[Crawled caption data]
+---+

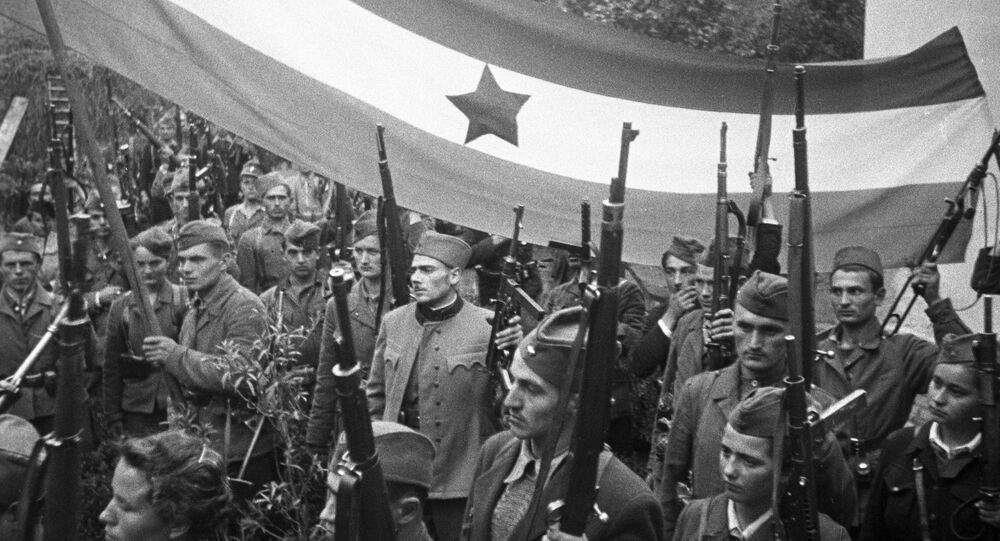 Yugoslav guerrillas carrying a banner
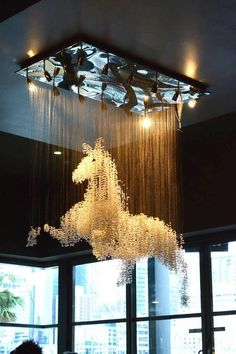 horse chandelier- holy cow, AWESOME!! Too much for a dining room?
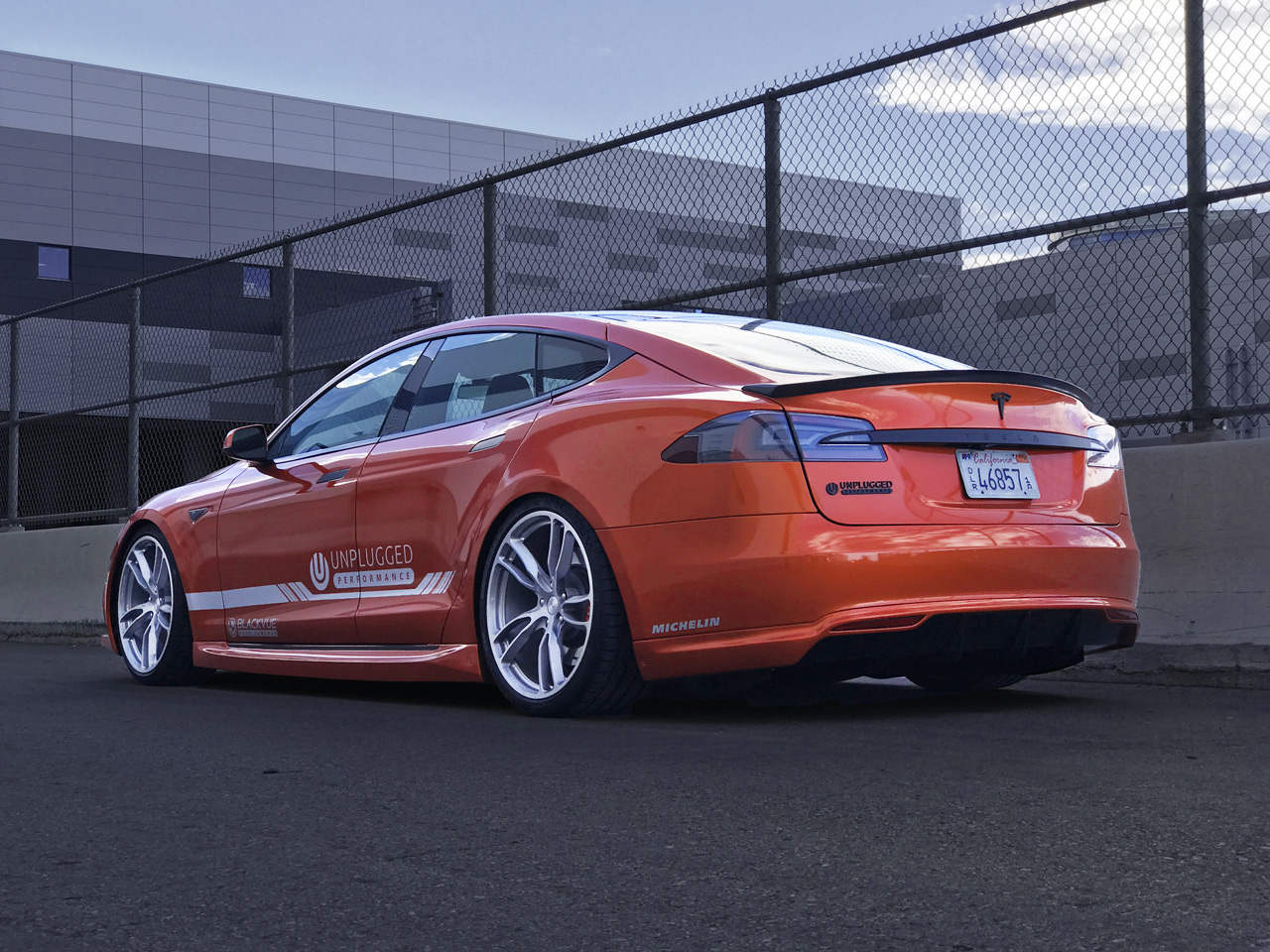 Unplugged-Performance-Model-S-Demo-Car-Orange---Rear-3-4.jpg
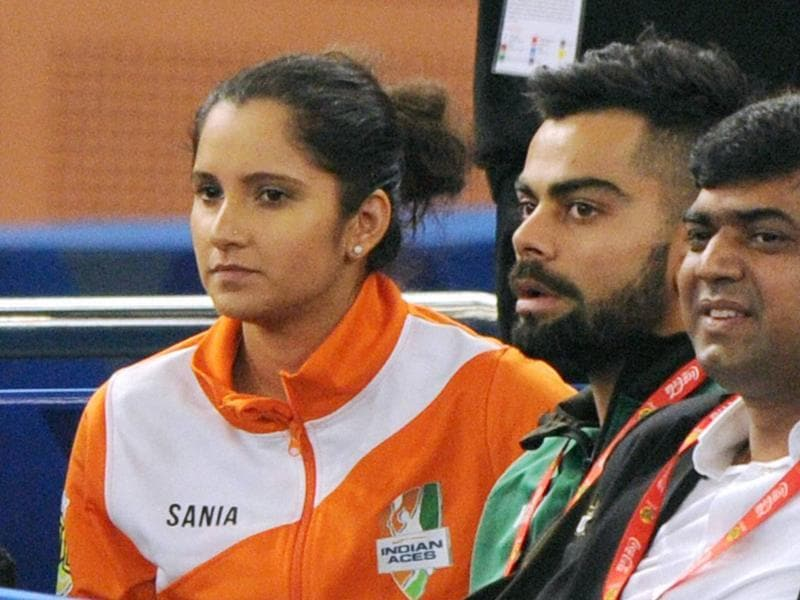 Indian cricket team captain Virat Kohli with Tennis player Sania Mirza watching the men's doubles match at International Premier Tennis League (IPTL) at IG stadium in New Delhi on Thursday. (PTI)
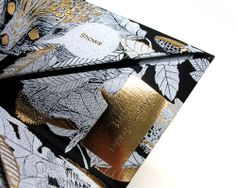 Hmmm, what print used to be - gold foil paper invitation for Mulberry Fall 2011 show. beautifully ornate illustration.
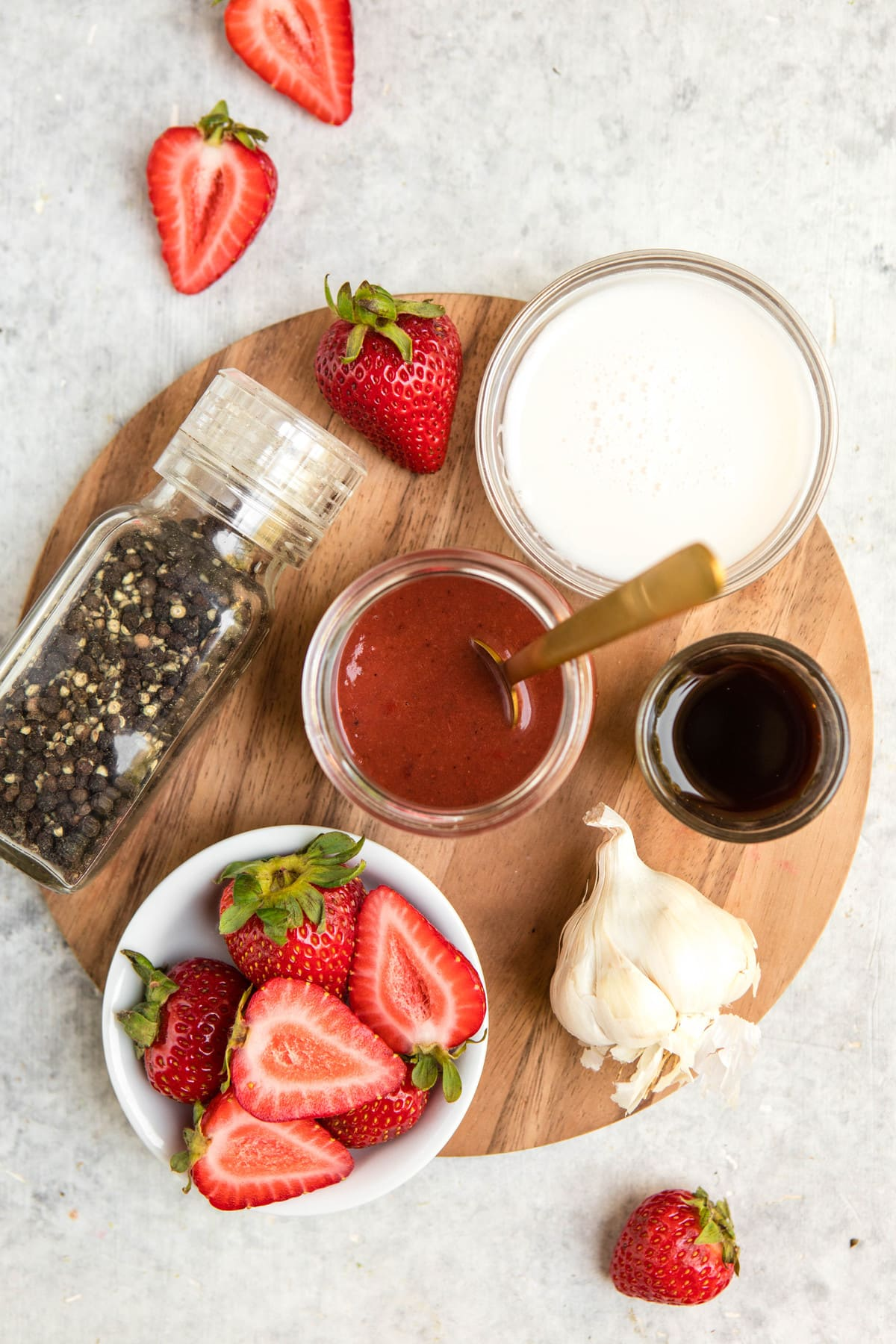 ingredients for roasted strawberry vinaigrette on cutting board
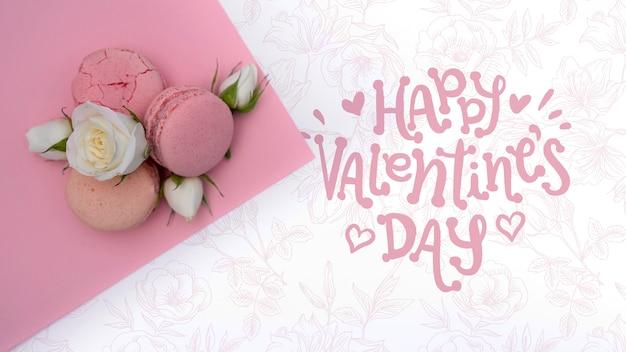 花の背景に幸せなバレンタインデーモックアップ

+---+

INSTRUCTIONS TO FOLLOW: Print each of the records above exactly as written, leaving no picture in the copy.

SOLVED EXERCISE:
 Yugoslav guerrillas carrying a banner
 horse chandelier- holy cow, AWESOME!! Too much for a dining room?
 Unplugged-Performance-Model-S-Demo-Car-Orange---Rear-3-4.jpg
 Indian cricket team captain Virat Kohli with Tennis player Sania Mirza watching the men's doubles match at International Premier Tennis League (IPTL) at IG stadium in New Delhi on Thursday. (PTI)
 Hmmm, what print used to be - gold foil paper invitation for Mulberry Fall 2011 show. beautifully ornate illustration.
 ingredients for roasted strawberry vinaigrette on cutting board
 花の背景に幸せなバレンタインデーモックアップ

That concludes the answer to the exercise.